Instructions:
**a.** Retype the CommonMark discussion word for word, everything from "You make some" down to "without including them.".
**b.** Extend the forum discussion about CommonMark specifications, picking up after its final sentence.

What do you think about having Specifications levels like in my previous post in this thread? Wouldn’t that provide the process for the eventual inclusion of optional elements in core specs once it’s found to be of use in majority of ‘extension packages’?

You make some good and helpful points about the process or evolution of syntax into the ‘core’ spec that I haven’t addressed. I think we are looking at things slightly differently though - I’m imagining that most optional elements would be forever optional and implementations would always be allowed to be ‘CommonMark Compliant’ without including them.

Well, that can be part of a CommonMark Draft wiki of community editable specifications, which means you could just call the extension CommonMark draft compliant. If you need consistency, then you could implement ‘version system’ for the draft specification wiki (e.g. auto compiles a pdf spec doc every month with a version number).

Dataset:
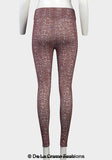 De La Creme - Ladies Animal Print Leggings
* * *
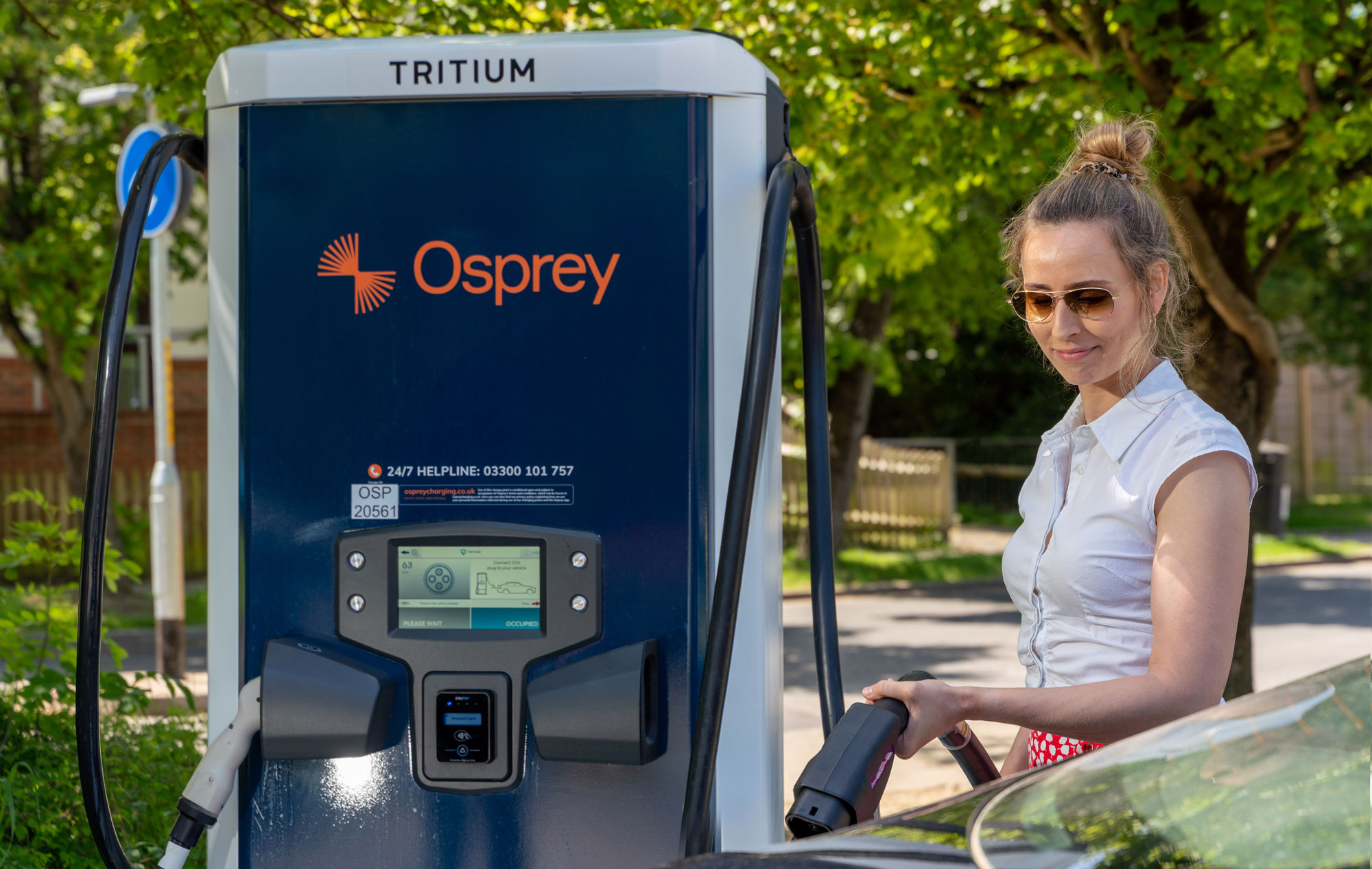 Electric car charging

Set of answers:
**a.**
You make some good and helpful points about the process or evolution of syntax into the ‘core’ spec that I haven’t addressed. I think we are looking at things slightly differently though - I’m imagining that most optional elements would be forever optional and implementations would always be allowed to be ‘CommonMark Compliant’ without including them.

**b.**
The issue with making elements CommonMark Compliant instead of CommonMark Draft Compliant is that people will end up expecting it to work in many other places, and probably will just end up getting frustrated. The draft speccing wiki could contain a list under each draft extension, on what websites or software is currently using that particular draft extension.

Hope that sounds more reasonable. If you like it, then maybe I should post speccing level thingg as a new thread and see what’s the general response.

Edit: Posted seperate thread to Multiple levels of CommonMark specification?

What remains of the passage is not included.